What you need to do: Reproduce every one of the records below unchanged, except swap each occurrence of the word "closest" for "nearest".
* start *
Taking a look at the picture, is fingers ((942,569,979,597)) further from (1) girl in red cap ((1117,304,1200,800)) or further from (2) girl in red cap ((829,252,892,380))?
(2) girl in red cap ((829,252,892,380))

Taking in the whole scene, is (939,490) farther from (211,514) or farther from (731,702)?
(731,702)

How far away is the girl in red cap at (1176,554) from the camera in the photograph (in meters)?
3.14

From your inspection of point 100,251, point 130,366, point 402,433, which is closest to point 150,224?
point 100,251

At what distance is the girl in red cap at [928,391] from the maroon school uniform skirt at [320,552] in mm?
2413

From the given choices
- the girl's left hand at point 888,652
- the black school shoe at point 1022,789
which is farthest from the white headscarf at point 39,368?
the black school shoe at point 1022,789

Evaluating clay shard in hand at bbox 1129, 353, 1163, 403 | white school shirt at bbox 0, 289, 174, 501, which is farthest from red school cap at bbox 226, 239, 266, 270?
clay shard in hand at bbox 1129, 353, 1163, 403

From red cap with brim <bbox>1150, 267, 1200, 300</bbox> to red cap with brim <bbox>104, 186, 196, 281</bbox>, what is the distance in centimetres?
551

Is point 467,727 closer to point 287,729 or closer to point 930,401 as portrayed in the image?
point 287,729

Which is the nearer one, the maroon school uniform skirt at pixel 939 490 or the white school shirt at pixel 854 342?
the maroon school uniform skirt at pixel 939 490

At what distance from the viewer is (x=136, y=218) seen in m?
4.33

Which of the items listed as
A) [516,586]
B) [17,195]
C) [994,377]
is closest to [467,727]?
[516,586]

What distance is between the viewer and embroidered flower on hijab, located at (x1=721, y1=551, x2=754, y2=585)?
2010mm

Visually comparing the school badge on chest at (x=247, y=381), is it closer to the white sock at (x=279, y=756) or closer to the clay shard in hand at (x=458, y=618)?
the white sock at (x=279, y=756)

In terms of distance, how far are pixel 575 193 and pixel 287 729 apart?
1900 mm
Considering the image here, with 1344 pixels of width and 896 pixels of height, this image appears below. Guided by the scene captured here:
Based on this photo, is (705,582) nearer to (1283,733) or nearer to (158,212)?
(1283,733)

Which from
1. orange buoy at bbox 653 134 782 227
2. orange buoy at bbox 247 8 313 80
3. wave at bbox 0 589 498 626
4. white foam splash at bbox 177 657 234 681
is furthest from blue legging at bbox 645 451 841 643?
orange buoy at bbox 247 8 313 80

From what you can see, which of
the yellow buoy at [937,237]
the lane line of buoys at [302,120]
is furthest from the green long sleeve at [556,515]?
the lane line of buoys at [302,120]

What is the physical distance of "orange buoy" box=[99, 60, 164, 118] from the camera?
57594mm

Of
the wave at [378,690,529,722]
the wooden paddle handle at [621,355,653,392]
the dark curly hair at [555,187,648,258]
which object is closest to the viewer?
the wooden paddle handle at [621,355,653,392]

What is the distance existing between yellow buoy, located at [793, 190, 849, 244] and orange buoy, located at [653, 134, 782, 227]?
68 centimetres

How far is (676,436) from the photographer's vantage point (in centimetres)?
* end *
Right answer:
Taking a look at the picture, is fingers ((942,569,979,597)) further from (1) girl in red cap ((1117,304,1200,800)) or further from (2) girl in red cap ((829,252,892,380))?
(2) girl in red cap ((829,252,892,380))

Taking in the whole scene, is (939,490) farther from (211,514) or farther from (731,702)?
(731,702)

How far away is the girl in red cap at (1176,554) from the camera in the photograph (in meters)?
3.14

From your inspection of point 100,251, point 130,366, point 402,433, which is nearest to point 150,224?
point 100,251

At what distance is the girl in red cap at [928,391] from the maroon school uniform skirt at [320,552] in mm?
2413

From the given choices
- the girl's left hand at point 888,652
- the black school shoe at point 1022,789
which is farthest from the white headscarf at point 39,368?
the black school shoe at point 1022,789

Evaluating clay shard in hand at bbox 1129, 353, 1163, 403 | white school shirt at bbox 0, 289, 174, 501, which is farthest from red school cap at bbox 226, 239, 266, 270?
clay shard in hand at bbox 1129, 353, 1163, 403

From red cap with brim <bbox>1150, 267, 1200, 300</bbox> to red cap with brim <bbox>104, 186, 196, 281</bbox>, what is the distance in centimetres?
551

Is point 467,727 closer to point 287,729 or closer to point 930,401 as portrayed in the image?
point 287,729

Which is the nearer one, the maroon school uniform skirt at pixel 939 490 or the white school shirt at pixel 854 342?
the maroon school uniform skirt at pixel 939 490

At what distance from the viewer is (x=136, y=218) seen in m?
4.33

Which of the items listed as
A) [516,586]
B) [17,195]
C) [994,377]
is nearest to [467,727]?
[516,586]

What distance is between the viewer and embroidered flower on hijab, located at (x1=721, y1=551, x2=754, y2=585)?
2010mm

Visually comparing the school badge on chest at (x=247, y=381), is it closer to the white sock at (x=279, y=756) or closer to the clay shard in hand at (x=458, y=618)?
the white sock at (x=279, y=756)

In terms of distance, how far are pixel 575 193 and pixel 287 729 apart?
1900 mm
Considering the image here, with 1344 pixels of width and 896 pixels of height, this image appears below. Guided by the scene captured here:
Based on this photo, is (705,582) nearer to (1283,733) or nearer to (158,212)?
(1283,733)

Which from
1. orange buoy at bbox 653 134 782 227
2. orange buoy at bbox 247 8 313 80
3. wave at bbox 0 589 498 626
4. white foam splash at bbox 177 657 234 681
is furthest from blue legging at bbox 645 451 841 643?
orange buoy at bbox 247 8 313 80

From what you can see, which of
the yellow buoy at [937,237]
the lane line of buoys at [302,120]
is furthest from the green long sleeve at [556,515]?
the lane line of buoys at [302,120]

What is the physical distance of "orange buoy" box=[99, 60, 164, 118] from the camera?
57594mm

Of
the wave at [378,690,529,722]
the wooden paddle handle at [621,355,653,392]
the dark curly hair at [555,187,648,258]
which object is nearest to the viewer?
the wooden paddle handle at [621,355,653,392]

What is the distance existing between yellow buoy, located at [793, 190, 849, 244] and orange buoy, located at [653, 134, 782, 227]?
68 centimetres

How far is (676,436) from the photographer's vantage point (in centimetres)?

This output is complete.